Because I learned this in a sudden epiphany years ago: gorgeousness and pleasantness are not the same. What happened was, I went with a friend to Storm King Art Center. It was summer, July or August, a very hot day. Storm King’s a vast outdoor sculpture park, conceived and operated to present, well, vast outdoor sculptures. We’d been roaming over the rolling hills for about half an hour, sweating as we ambled from diSuvero to Noguchi, when it started to rain. My friend was all for running into the small house they use to show small works. But this was just a warm rain, no thunder, no lightning, and we’d been so hot and sweaty. And a Henry Moore was glistening white and wet in the distance. My friend went in; I stayed outside, meandering around on the soggy grass, seeing the glistening Moore, watching drops plink into puddles in Noguchi’s carved stones. And I realized: physical discomfort is unavoidable, and everywhere. My back hurts after a couple of hours at my desk. I have to grab for air playing basketball. Nothing, as long as I live in this physical body, is without cost. So why not get wet in a fabulous rain near plinking Noguchis?

This philosophy has served me well. I got to see double rainbows in Mongolia after a cold wet night.


I tramped through — and fell down in — slippery mud in the terraced rice fields of Yunnan, and I saw this.


And I went out today in Snowzilla, and found many things.

Outside from inside, just before I left.


Snowplow tracks

The river near my bench

Light and its reflection


Sledding kids (what a good daddy they have)

Trees and wall



I wasn’t at the river alone

Hard-working building super


  1. Nancy Shamban says:

    I love your philosophy. You are so right.
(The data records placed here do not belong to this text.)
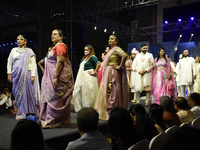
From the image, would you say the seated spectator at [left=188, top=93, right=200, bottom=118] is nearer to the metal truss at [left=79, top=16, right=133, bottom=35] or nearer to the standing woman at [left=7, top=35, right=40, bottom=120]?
the standing woman at [left=7, top=35, right=40, bottom=120]

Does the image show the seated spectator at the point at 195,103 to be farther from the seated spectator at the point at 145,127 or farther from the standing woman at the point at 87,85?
the standing woman at the point at 87,85

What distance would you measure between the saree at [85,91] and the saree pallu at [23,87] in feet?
3.60

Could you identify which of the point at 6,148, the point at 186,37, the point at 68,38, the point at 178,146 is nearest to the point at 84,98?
the point at 6,148

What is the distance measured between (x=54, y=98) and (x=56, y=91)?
0.37 feet

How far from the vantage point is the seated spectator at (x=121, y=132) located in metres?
1.78

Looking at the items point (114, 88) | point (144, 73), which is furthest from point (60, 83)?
point (144, 73)

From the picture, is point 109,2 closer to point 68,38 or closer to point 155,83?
point 68,38

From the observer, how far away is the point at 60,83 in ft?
11.4

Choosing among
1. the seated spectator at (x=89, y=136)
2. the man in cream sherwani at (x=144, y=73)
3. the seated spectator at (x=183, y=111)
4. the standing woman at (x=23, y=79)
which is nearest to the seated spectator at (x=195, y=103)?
the seated spectator at (x=183, y=111)

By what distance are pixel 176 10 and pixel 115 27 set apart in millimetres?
3257

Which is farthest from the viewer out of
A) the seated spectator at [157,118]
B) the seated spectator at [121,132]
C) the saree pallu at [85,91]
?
the saree pallu at [85,91]

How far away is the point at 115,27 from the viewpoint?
11.6 m

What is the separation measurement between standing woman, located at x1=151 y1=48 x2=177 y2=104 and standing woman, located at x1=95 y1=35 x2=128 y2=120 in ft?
7.00

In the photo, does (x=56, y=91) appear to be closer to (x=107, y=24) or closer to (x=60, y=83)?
(x=60, y=83)
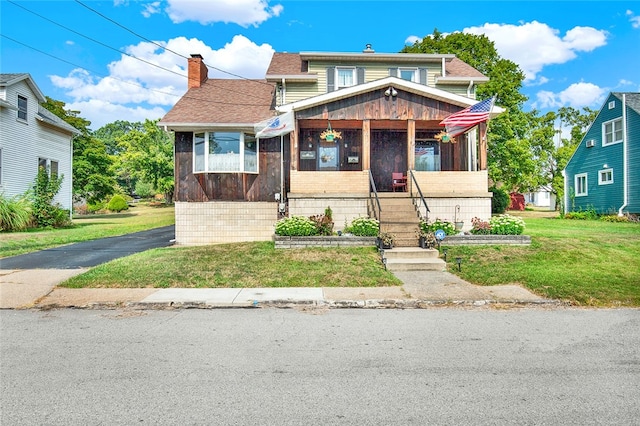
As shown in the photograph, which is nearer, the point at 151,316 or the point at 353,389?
the point at 353,389

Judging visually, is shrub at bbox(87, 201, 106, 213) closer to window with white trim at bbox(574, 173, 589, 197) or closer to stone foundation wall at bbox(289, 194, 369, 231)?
stone foundation wall at bbox(289, 194, 369, 231)

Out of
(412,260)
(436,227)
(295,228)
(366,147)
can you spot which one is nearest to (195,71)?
(366,147)

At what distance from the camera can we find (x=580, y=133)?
136ft

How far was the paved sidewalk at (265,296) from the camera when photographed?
294 inches

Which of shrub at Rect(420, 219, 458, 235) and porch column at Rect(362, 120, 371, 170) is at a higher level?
porch column at Rect(362, 120, 371, 170)

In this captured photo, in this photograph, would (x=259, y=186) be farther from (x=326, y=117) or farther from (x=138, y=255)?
(x=138, y=255)

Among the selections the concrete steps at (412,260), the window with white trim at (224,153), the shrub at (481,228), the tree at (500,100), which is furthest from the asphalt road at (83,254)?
the tree at (500,100)

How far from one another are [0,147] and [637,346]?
1025 inches

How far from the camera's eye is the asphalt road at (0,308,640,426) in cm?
342

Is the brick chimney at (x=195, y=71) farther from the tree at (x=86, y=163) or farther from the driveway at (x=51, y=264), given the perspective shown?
the tree at (x=86, y=163)

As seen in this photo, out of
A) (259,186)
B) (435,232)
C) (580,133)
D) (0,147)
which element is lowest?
(435,232)

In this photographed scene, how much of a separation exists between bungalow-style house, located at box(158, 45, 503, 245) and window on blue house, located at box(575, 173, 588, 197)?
599 inches

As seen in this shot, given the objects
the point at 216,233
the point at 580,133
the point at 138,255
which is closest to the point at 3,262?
the point at 138,255

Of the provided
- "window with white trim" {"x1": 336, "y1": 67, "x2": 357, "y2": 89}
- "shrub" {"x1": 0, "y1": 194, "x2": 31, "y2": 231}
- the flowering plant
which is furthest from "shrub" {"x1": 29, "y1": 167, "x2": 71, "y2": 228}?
the flowering plant
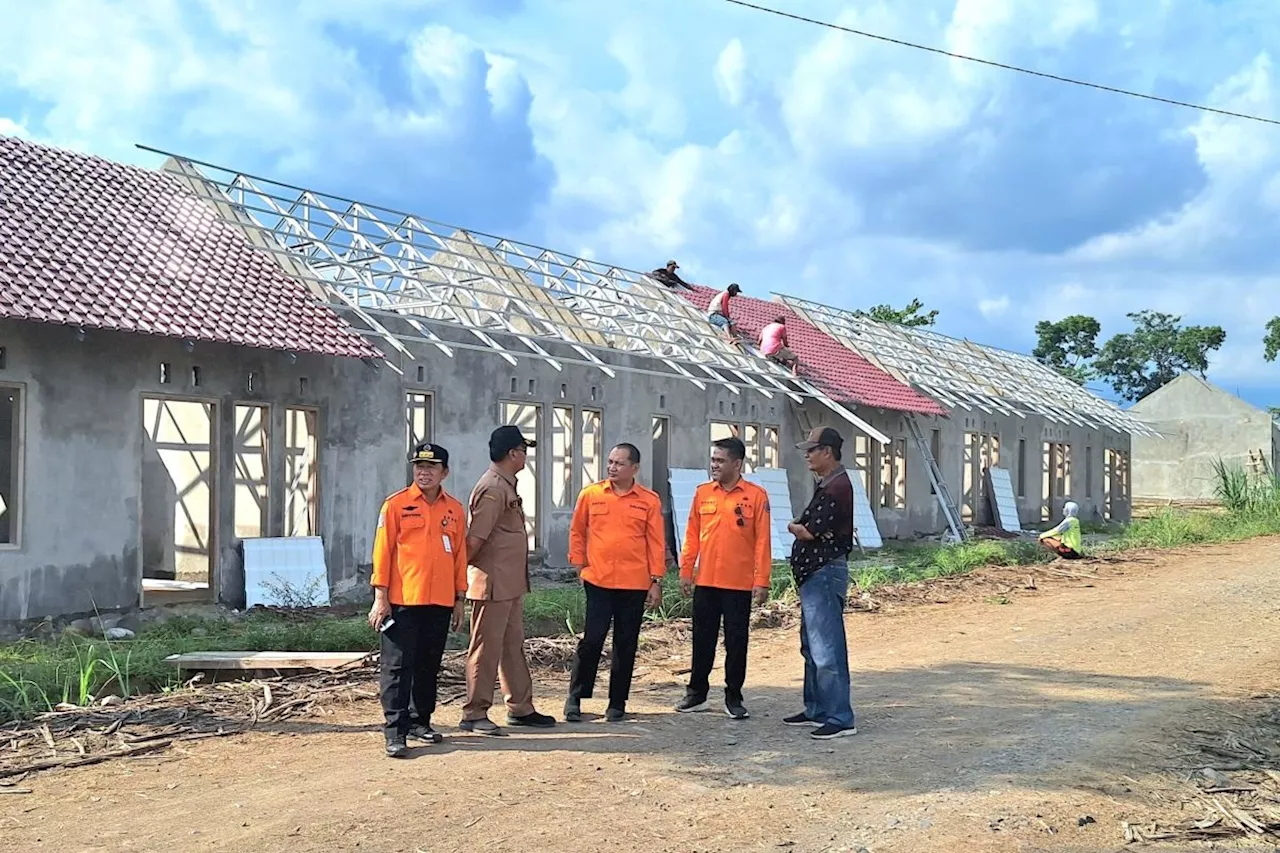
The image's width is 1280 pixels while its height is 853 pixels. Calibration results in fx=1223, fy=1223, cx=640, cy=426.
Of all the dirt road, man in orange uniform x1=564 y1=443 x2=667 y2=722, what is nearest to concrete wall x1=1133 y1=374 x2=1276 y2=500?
the dirt road

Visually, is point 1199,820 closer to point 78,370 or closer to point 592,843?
point 592,843

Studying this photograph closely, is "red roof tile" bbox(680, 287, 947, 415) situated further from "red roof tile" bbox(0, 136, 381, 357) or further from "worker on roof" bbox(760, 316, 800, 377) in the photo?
"red roof tile" bbox(0, 136, 381, 357)

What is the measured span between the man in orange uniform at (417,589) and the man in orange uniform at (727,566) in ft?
5.12

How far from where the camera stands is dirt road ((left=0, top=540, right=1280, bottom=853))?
5.02m

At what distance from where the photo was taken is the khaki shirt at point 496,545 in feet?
22.7

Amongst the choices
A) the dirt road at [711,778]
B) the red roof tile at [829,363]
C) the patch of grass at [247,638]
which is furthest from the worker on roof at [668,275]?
the dirt road at [711,778]

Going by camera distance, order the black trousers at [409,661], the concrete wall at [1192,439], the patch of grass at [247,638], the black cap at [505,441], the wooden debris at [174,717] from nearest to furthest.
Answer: the black trousers at [409,661], the wooden debris at [174,717], the black cap at [505,441], the patch of grass at [247,638], the concrete wall at [1192,439]

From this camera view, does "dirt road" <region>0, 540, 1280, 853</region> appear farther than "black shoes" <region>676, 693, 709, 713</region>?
No

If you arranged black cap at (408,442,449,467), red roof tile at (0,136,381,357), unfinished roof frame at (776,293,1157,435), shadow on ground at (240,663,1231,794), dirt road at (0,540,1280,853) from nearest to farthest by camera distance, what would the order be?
dirt road at (0,540,1280,853)
shadow on ground at (240,663,1231,794)
black cap at (408,442,449,467)
red roof tile at (0,136,381,357)
unfinished roof frame at (776,293,1157,435)

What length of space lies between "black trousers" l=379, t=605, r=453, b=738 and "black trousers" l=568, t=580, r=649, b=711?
103 cm

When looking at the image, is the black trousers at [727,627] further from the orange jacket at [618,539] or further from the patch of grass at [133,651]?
the patch of grass at [133,651]

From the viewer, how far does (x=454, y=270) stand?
15.9 meters

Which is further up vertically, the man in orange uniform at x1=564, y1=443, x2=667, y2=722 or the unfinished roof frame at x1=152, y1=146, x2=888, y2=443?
the unfinished roof frame at x1=152, y1=146, x2=888, y2=443

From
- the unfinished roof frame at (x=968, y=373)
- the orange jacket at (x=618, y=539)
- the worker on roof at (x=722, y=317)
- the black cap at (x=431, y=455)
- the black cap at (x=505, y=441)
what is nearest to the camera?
the black cap at (x=431, y=455)
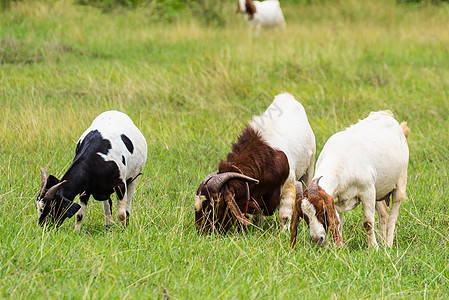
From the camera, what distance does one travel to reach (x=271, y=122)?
6.99 m

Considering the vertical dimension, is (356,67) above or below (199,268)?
below

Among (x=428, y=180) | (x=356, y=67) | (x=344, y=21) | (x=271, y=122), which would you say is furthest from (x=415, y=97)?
(x=344, y=21)

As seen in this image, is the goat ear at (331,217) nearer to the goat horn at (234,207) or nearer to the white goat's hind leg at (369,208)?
the white goat's hind leg at (369,208)

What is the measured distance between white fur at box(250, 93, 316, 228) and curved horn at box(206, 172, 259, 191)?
27.5 inches

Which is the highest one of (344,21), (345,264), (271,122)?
(271,122)

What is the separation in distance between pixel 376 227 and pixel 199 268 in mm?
2645

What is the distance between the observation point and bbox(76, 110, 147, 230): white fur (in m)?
6.18

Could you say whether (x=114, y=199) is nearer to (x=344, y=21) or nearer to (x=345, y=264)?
(x=345, y=264)

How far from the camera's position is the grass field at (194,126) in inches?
190

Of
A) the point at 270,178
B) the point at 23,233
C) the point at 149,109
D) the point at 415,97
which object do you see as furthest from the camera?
the point at 415,97

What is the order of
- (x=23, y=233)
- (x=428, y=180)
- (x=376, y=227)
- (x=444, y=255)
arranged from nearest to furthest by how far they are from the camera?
(x=23, y=233) < (x=444, y=255) < (x=376, y=227) < (x=428, y=180)

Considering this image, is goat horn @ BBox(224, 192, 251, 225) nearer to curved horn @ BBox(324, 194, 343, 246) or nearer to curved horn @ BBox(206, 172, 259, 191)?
curved horn @ BBox(206, 172, 259, 191)

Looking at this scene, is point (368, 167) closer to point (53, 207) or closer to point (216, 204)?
point (216, 204)

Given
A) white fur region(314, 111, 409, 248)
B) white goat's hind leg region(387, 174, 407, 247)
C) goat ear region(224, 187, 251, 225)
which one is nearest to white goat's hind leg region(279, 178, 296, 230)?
white fur region(314, 111, 409, 248)
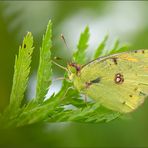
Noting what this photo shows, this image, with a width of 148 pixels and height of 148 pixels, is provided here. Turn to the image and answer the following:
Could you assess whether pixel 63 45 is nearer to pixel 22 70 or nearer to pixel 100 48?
pixel 100 48

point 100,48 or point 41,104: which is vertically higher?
point 100,48

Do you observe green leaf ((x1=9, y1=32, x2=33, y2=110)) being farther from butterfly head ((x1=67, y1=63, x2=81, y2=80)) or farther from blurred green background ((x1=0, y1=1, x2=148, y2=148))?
butterfly head ((x1=67, y1=63, x2=81, y2=80))

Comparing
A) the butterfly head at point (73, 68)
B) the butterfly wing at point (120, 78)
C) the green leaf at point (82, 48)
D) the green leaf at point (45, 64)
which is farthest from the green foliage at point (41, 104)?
the butterfly wing at point (120, 78)

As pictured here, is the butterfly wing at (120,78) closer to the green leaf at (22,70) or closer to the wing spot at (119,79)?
the wing spot at (119,79)

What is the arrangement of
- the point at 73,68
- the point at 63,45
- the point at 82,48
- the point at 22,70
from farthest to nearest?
the point at 63,45 → the point at 73,68 → the point at 82,48 → the point at 22,70

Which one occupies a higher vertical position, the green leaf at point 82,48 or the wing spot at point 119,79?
the green leaf at point 82,48

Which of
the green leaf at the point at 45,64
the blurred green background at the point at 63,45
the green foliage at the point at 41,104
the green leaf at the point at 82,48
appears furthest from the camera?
the blurred green background at the point at 63,45

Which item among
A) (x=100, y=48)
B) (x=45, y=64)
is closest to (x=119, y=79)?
(x=100, y=48)
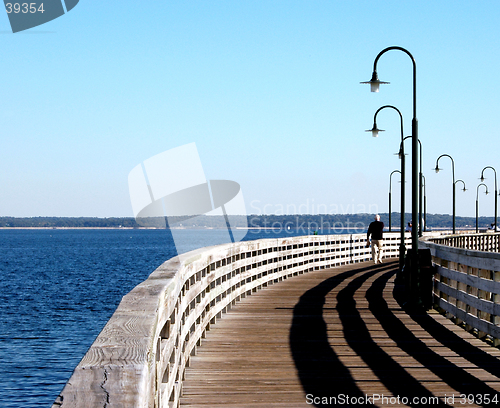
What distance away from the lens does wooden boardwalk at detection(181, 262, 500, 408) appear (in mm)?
6152

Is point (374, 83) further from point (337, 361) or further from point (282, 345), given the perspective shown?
point (337, 361)

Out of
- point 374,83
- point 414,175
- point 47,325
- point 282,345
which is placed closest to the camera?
point 282,345

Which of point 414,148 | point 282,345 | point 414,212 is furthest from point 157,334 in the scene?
point 414,148

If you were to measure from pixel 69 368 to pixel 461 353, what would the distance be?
17.0m

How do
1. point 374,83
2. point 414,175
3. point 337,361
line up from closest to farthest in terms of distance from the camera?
point 337,361 → point 414,175 → point 374,83

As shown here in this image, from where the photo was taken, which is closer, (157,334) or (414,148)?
(157,334)

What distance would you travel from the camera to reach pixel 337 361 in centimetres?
768

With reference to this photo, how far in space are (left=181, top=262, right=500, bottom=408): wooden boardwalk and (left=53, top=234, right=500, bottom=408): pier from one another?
2cm

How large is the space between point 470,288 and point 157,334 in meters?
7.25

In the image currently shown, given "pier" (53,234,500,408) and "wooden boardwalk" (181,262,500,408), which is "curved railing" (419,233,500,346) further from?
"wooden boardwalk" (181,262,500,408)

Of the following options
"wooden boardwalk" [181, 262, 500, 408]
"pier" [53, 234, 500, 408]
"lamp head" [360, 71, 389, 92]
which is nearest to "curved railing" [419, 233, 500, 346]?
"pier" [53, 234, 500, 408]

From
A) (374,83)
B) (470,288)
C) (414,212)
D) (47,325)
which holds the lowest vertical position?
(47,325)

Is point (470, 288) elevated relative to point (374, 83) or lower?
lower

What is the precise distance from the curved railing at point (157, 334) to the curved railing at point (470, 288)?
154 inches
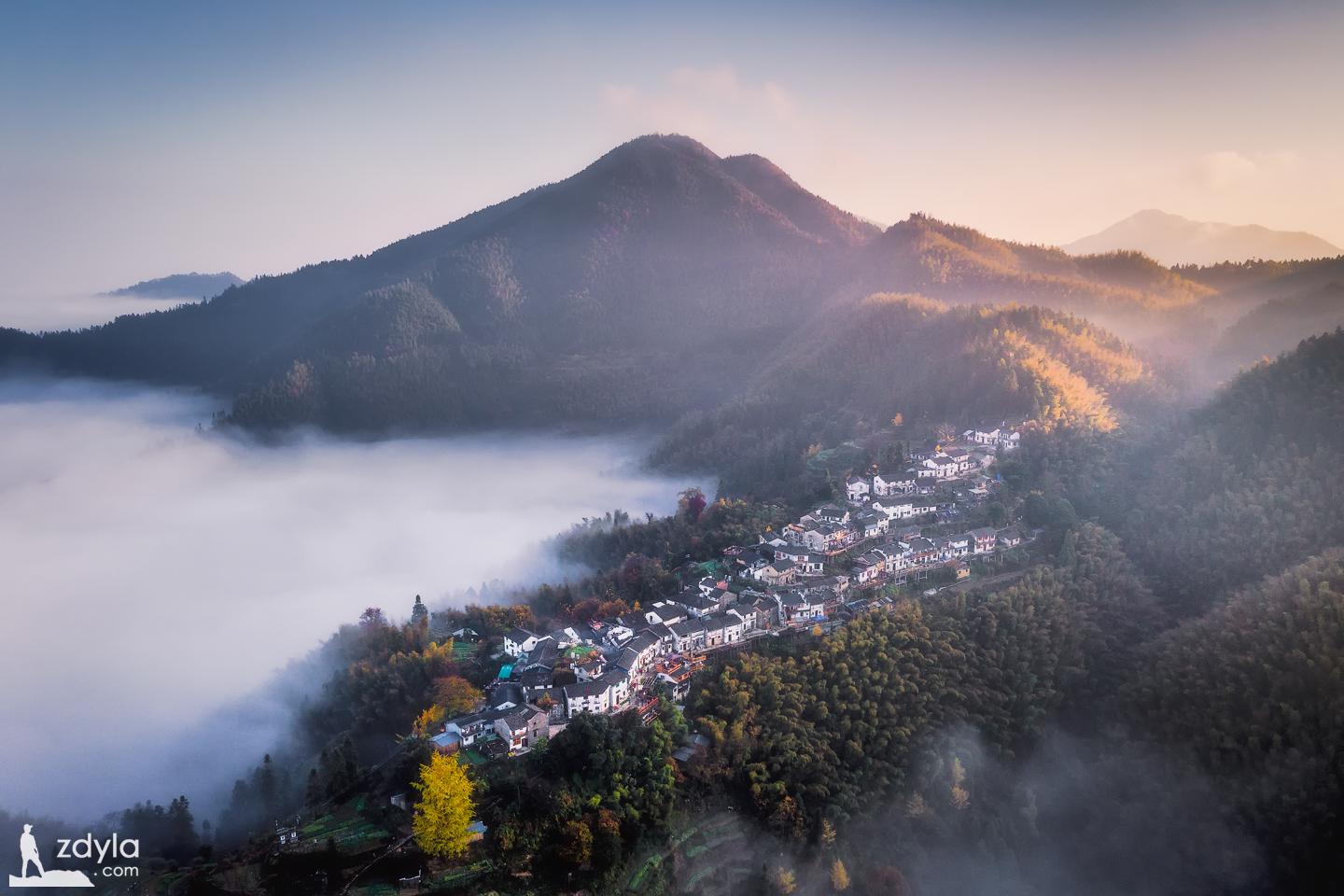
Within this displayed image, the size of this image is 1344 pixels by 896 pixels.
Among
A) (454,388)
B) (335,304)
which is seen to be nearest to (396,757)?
(454,388)

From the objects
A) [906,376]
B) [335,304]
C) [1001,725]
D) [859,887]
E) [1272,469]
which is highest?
[335,304]

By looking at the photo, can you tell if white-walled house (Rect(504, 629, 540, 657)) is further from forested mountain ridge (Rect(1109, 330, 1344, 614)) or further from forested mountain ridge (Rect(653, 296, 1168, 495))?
forested mountain ridge (Rect(1109, 330, 1344, 614))

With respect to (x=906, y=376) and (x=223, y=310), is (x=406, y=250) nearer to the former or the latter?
(x=223, y=310)

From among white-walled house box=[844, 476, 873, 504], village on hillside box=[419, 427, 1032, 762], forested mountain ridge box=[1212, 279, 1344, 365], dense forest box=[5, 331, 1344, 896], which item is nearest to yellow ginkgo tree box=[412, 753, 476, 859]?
dense forest box=[5, 331, 1344, 896]

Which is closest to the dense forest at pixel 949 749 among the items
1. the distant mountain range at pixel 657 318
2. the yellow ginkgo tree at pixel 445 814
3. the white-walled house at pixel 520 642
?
the yellow ginkgo tree at pixel 445 814

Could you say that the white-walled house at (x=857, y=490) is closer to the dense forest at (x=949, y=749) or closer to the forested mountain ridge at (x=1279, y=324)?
the dense forest at (x=949, y=749)
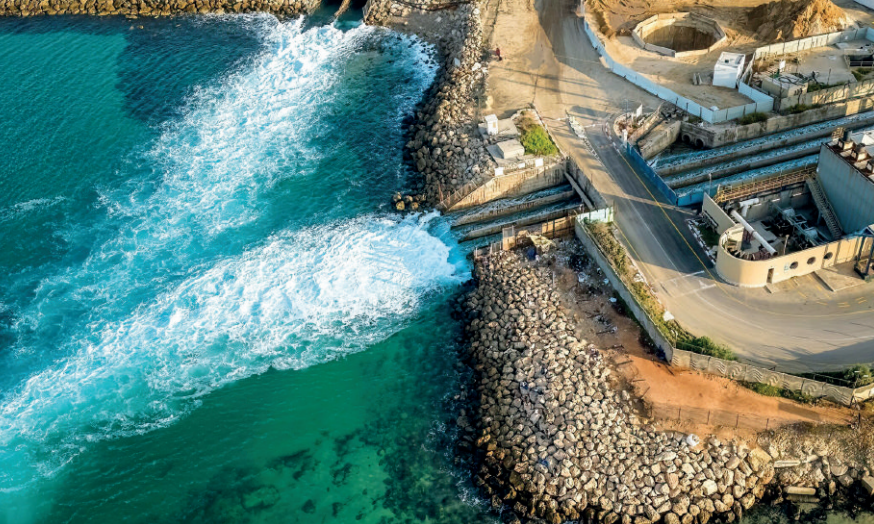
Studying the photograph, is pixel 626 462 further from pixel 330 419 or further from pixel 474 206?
pixel 474 206

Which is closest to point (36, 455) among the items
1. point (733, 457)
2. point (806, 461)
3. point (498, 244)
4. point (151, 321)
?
point (151, 321)

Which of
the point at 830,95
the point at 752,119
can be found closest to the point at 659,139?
the point at 752,119

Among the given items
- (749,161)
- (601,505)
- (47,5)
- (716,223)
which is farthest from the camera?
(47,5)

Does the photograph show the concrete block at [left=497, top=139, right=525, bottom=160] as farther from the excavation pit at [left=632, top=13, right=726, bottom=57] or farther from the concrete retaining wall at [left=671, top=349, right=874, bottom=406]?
the concrete retaining wall at [left=671, top=349, right=874, bottom=406]

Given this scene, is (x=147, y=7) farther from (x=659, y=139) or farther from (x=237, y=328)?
(x=659, y=139)

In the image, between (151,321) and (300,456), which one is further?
(151,321)

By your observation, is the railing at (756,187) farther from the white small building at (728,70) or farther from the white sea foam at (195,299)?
the white sea foam at (195,299)

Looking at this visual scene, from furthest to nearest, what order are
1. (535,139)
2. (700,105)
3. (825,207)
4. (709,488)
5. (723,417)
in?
(700,105) → (535,139) → (825,207) → (723,417) → (709,488)
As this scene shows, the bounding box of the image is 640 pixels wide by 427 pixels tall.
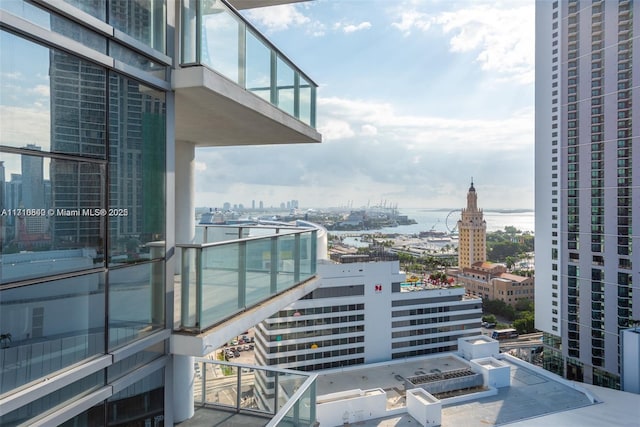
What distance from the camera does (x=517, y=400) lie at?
35.6 m

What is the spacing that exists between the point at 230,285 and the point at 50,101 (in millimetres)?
2349

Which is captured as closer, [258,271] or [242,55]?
[242,55]

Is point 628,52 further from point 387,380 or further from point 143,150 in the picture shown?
point 143,150

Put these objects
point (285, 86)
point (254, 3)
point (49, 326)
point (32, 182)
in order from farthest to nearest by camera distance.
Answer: point (254, 3)
point (285, 86)
point (49, 326)
point (32, 182)

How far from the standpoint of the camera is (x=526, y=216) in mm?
188125

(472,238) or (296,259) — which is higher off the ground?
(296,259)

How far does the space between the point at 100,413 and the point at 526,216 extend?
211551 mm

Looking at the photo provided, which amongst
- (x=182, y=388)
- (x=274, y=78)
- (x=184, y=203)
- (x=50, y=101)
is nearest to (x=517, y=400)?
(x=182, y=388)

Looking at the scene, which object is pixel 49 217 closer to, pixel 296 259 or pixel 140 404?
pixel 140 404

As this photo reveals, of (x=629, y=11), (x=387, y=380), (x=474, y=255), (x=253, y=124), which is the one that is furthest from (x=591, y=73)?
(x=474, y=255)

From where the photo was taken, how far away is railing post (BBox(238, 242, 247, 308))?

Pain will always be there but one could miss the joy! Thanks

  2. carrie says:

    I feel like I just went on a journey. Thank you!

  3. Warren Liebold says:

    I especially liked the last two.

  4. Dick Rodstein says:

    Terrific river park shots. You must have nine layers of clothing.

  5. Susan Law says:

    Love the photos – especially the ones all gray and snowy with one bright color – blue light, green sleds, blue umbrella…..

  6. Nancy says:

    You are brave to venture out but your photos are proof that it is well worth the trip. This is why I depend on your weather reports for ny weather. Photos are stunning .

  7. tim in seattle says:

    I like it!
    I tell my son (and have lived it myself) to stop seeking contentment and comfort and strive instead for satisfaction. Many very gratifying results come after some pretty unpleasant slogging.
    On the other hand, I’m pretty content to look at your photos from the warmth ad comfort of my office chair, they are beautiful!

  8. Love these photos, SJ.

  9. SJ Rozan says:

    Nancy — Indeed!
    Carrie — Me too, slogging through all that snow. In real life went about six blocks.
    Warren — Thanks! The camera liked that they WERE the last two.
    Cousin Dick — I admit to a certain amount of Uniqlo about my person.
    Susan — I’m a sucker for that kind of set-up.
    Nancy — Glad I can help.
    Tim — Partly, it’s because you’re not going to get contentment and comfort anyway. Waste of time and effort looking for them. (By the time my friend got to the Storm King house she was wet anyway.)
    Naomi — Thanks!

  10. K Powers says:

    Just got back from snowshoeing at the dog park. Dogs happy, I’m happy.